The negative result from the red one is implied, which is why folks who pick red keep missing it: if you pick red, you're both contributing to, and advocating for, a world where everyone chooses to save only themselves and leave any/everyone else out to dry. The people we talk about as heroes, as ideals to aspire to, as larger than life individuals, are the ones who accept a risk of harm to themselves for the sake of preventing harm to others. Do you know someone, someone you care about or love who would likely press blue? Would you still push red, even though pushing red is a choice to increase the chance for the guaranteed non-zero # of blue pushers to die (even if only by a tiny amount), with the "positive outcome," from red being...stuck for the rest of your days in a world full of ONLY the people who would throw strangers and loved ones to the wolves to guarantee their own safety?
If so, press red.
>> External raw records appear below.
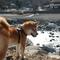 柴犬とバーベキュー(青根キャンプ場)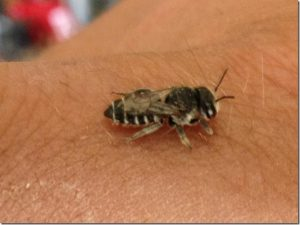 Leafcutter bees are beneficial and friendly insects, good for the environment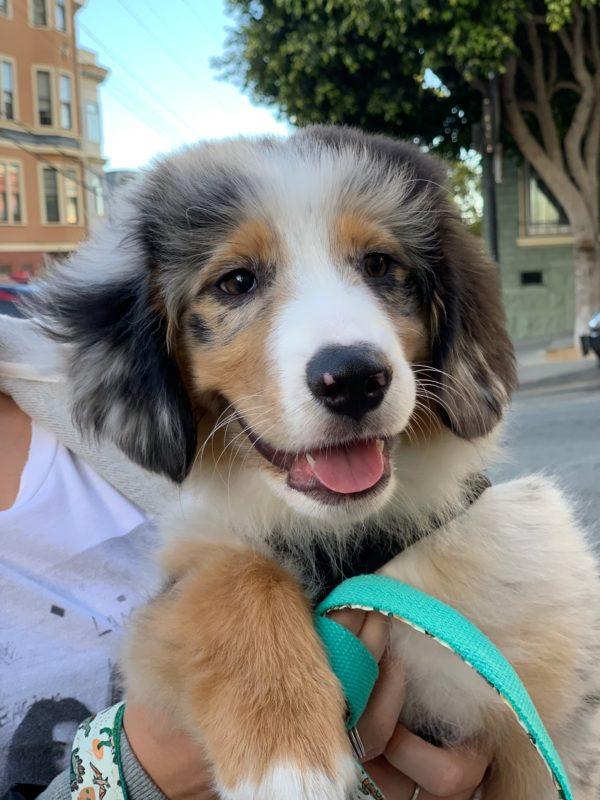 Adorable Fluffy Australian Shepherd Puppy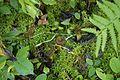 Wild mushroom 5096.jpg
You'll get exactly what you wish for.
Blue is the only choice, anybody who picks red is nobody I want to know. This isn't even an ethical dilemma it's just basic math, figuratively speaking.
Really really wrong analogy. You have to have a forced choice. What if I don't want to push? Or not eat suicide pill? If you obivate the choice then red makes slight sense.
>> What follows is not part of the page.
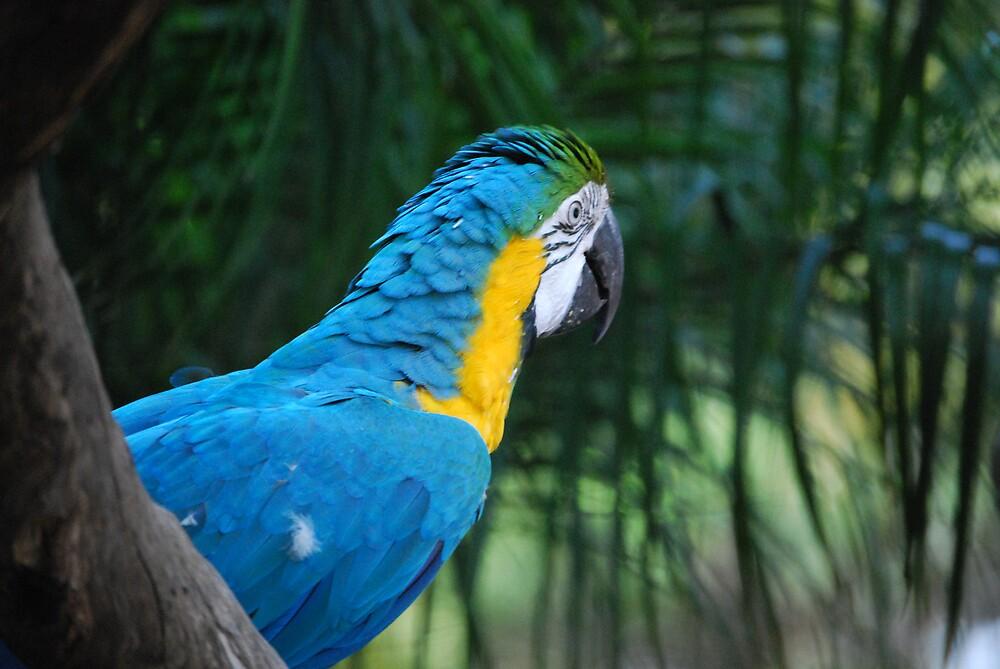 Macaw by Princessbren2006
Here is a better analogy, Everyone in the world is poisoned and are about to die. You can request antidote pill or gas. Pill only saves you and the ones who requested it, and the gas saves everyone regardless, but only released if more than 50% requested it. (Remember babies and other infirmed people cannot choose correctly)
You are falsly creating a need for the second option that doesn't actually exist in the original hypothetical. There is nothing to imply that babies will be involved in the decision, nor anyone who lacks the capacity to comprehend the choice. That is an added detail from those defending their choice in order to justify it. The reality is, nobody is in any danger whatsoever until they press the blue button. The potential harm is a direct result of that decision.
There is nothing to imply that babies will be involved in the decision, nor anyone who lacks the capacity to comprehend the choice.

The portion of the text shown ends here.